[[ Text shown, beginning ]]

Key Takeaways
- While project finance transactions are generally structured to provide protections to lenders, some term loan Bs (TLBs) in the merchant power sector have exhibited creditor terms that may result in prioritization of equity over debt,
- We view transactions in which lenders have the ability to reject cash flow sweeps as risky for credit quality because short-term gains could lead to long-term credit pressure if markets are weak close to the refinancing period.
- A combination of credit protections can partially mitigate speculative-grade TLB credit risks such as power price volatility, fluctuating interest rates, and refinancing challenges.
- While amendments and extensions to TLBs can provide relief when market conditions are weak, upsizing facilities for distributions are negative for credit quality overall, generally leading to downgrades, outlook revisions, and/or a reassessment of recovery ratings.
- We continue to view cash flow sweeps as the strongest indicator of a project's financial performance when it comes to evaluate how a transaction is performing.
Cash flows in the merchant power generation sector are generally volatile. They can be influenced by extreme or mild weather, regulations, the retirement of inefficient or uneconomic units, and intermittency of renewable generation. Project-financed power assets are typically financed with term loan Bs, which usually involve a 1% mandatory principal repayment over seven years, and a likely need to refinance by its maturity date. Projects financed with TLBs are typically single assets or portfolios of power generation facilities with revenue lines that depend on merchant power prices, and/or capacity prices. The regional spread of projects that we rate is vast, spanning the Pennsylvania, New Jersey, Maryland (PJM) Interconnection LLC, Independent System Operator (ISO) New England Inc., the New York ISO Inc. (NYISO), and the Electric Reliability Council of Texas (ERCOT) market. We also rate project-financed assets in the California ISO (Cal-ISO).
We have observed that term loan B structures can still be aggressive on distributions to sponsors even when protections are embedded in the agreements, which can sometimes affect a project's credit quality and--ultimately--its rating. Here, we assess the nature of term loan Bs and recent approaches to risk that both sponsors and lenders have been incorporating in the agreements.
What is a term loan B?
- TLBs were introduced in industries with volatile cash flows as a self-help approach to financing. They're typically seven-year loans structured so that only 1% of the principal is amortized on an annual basis. This feature mitigates the risk of default of putting a high fixed amortization profile against cash flows that vary substantially year over year.

[[ Text shown, end ]]
[[ Input data, beginning ]]

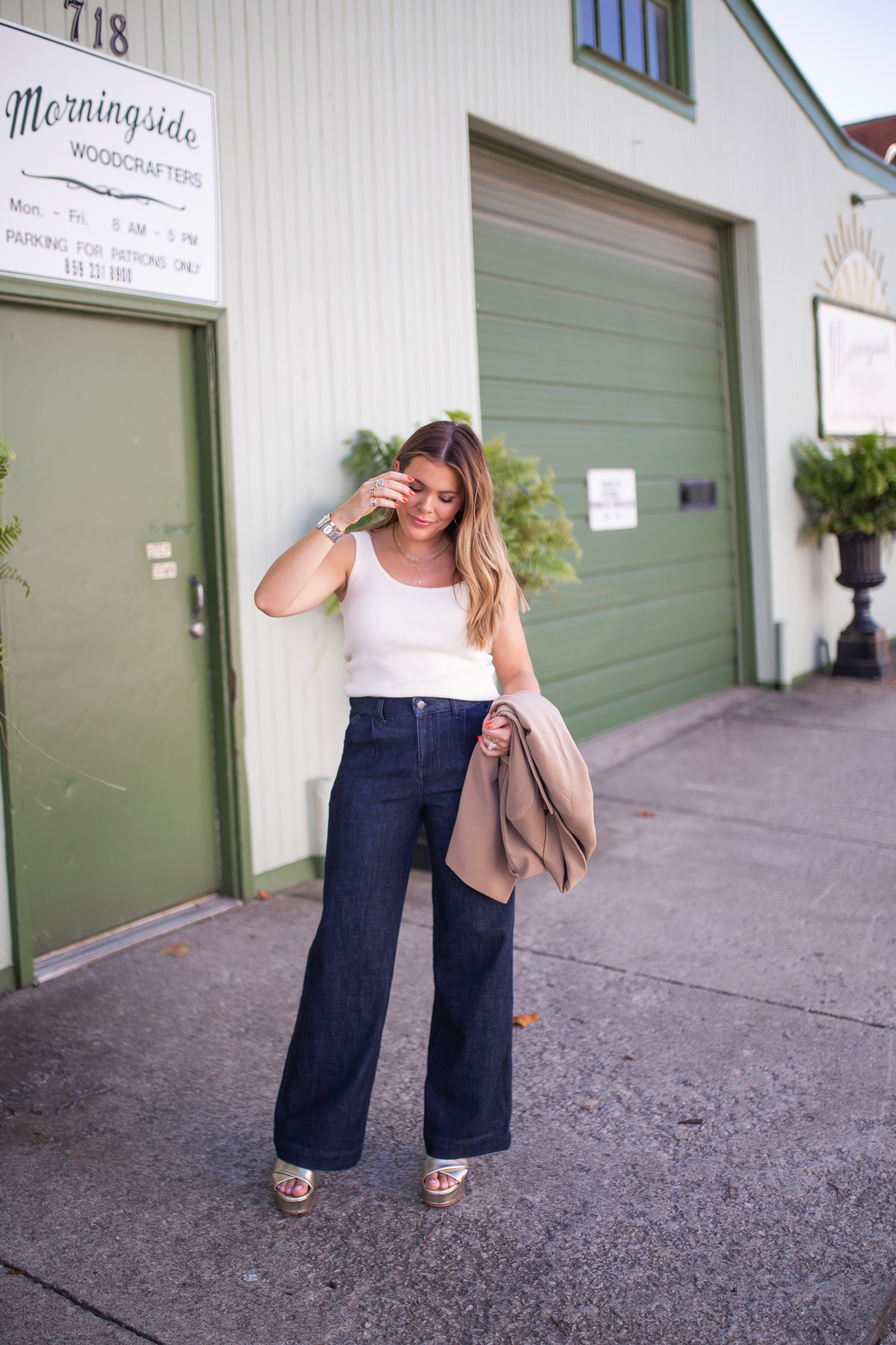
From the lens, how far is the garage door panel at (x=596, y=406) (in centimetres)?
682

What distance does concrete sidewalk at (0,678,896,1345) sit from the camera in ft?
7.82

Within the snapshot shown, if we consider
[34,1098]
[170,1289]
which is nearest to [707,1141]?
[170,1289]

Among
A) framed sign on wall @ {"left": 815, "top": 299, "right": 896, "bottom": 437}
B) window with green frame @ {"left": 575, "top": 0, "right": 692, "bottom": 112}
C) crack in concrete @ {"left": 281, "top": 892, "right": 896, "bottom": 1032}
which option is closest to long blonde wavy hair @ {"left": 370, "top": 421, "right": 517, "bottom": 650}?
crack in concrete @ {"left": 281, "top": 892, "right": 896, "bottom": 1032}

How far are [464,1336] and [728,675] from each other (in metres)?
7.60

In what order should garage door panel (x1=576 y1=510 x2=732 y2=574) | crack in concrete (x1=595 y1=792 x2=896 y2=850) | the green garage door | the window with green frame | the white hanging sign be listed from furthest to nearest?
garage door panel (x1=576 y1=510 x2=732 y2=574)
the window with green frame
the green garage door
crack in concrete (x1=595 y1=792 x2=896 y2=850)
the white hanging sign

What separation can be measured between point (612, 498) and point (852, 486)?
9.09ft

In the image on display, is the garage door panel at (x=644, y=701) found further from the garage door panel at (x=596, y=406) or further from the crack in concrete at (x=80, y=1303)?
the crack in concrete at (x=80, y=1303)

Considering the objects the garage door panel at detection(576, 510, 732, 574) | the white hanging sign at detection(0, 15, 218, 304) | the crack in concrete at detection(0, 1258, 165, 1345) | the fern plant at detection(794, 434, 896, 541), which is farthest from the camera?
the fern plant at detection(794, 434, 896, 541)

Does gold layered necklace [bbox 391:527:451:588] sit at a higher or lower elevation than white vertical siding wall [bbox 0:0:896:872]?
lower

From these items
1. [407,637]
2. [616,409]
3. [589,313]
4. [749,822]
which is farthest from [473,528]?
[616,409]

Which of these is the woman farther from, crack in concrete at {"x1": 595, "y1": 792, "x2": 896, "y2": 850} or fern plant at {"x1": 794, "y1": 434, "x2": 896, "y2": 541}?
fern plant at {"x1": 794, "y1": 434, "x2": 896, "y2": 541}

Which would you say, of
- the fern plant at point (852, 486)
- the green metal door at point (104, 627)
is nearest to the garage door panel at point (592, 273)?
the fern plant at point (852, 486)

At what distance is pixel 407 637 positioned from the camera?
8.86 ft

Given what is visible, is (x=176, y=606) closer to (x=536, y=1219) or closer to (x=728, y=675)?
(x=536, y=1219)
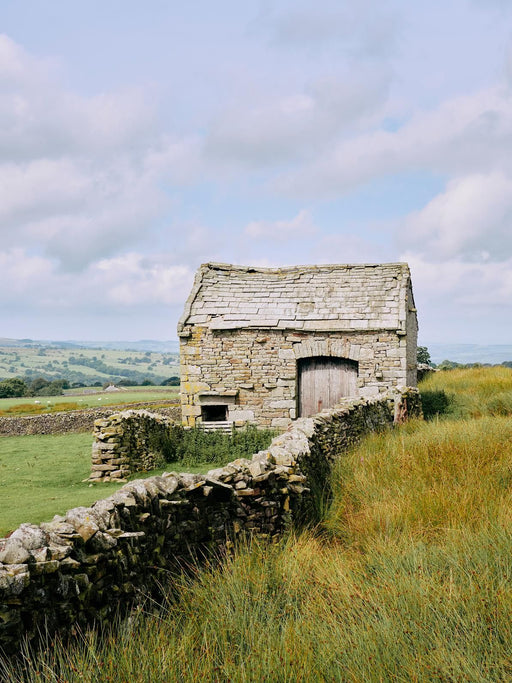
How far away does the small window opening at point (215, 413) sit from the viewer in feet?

[[ Input data, end ]]

§ **Assigned task**: How would the piece on term loan Bs in merchant power project finance go on? Continue it from its last sentence.

§ **Result for this task**:
- As such, TLB agreements often include a cash flow sweep mechanism that requires projects to apply excess cash flows to pre-pay debt after annual project-related costs are covered. If there are no free cash flows, then no sweep occurs, and the project will need to pay only the mandatory interest, plus 1% annual amortization. In essence, the premise of a TLB is to swap default risk for refinancing risk. Given that power prices are subject to varying economic cycles, and because of the capital structure of most project financings, TLBs typically reach their maturity date with a debt amount that needs to be refinanced (ideally less than 50% of the original amount), and this is often refinanced with another TLB.
- TLB debt is similar to bank debt but sold to the institutional market. The documents comprising a TLB are similar, but borrowers in the TLB market tend to have fewer occasions when sponsors needs to come back to the lenders for approvals. A TLB facility is written so that the interaction between the holders of the term loan and the borrowers is limited.
- Additionally, given their speculative-grade credit profile, TLBs are important for capital formation in the collateralized loan obligation (CLO) market, in which lenders also consider the project's collateral value (in case refinancing isn't possible or there's a default) and not just its operating cash flows.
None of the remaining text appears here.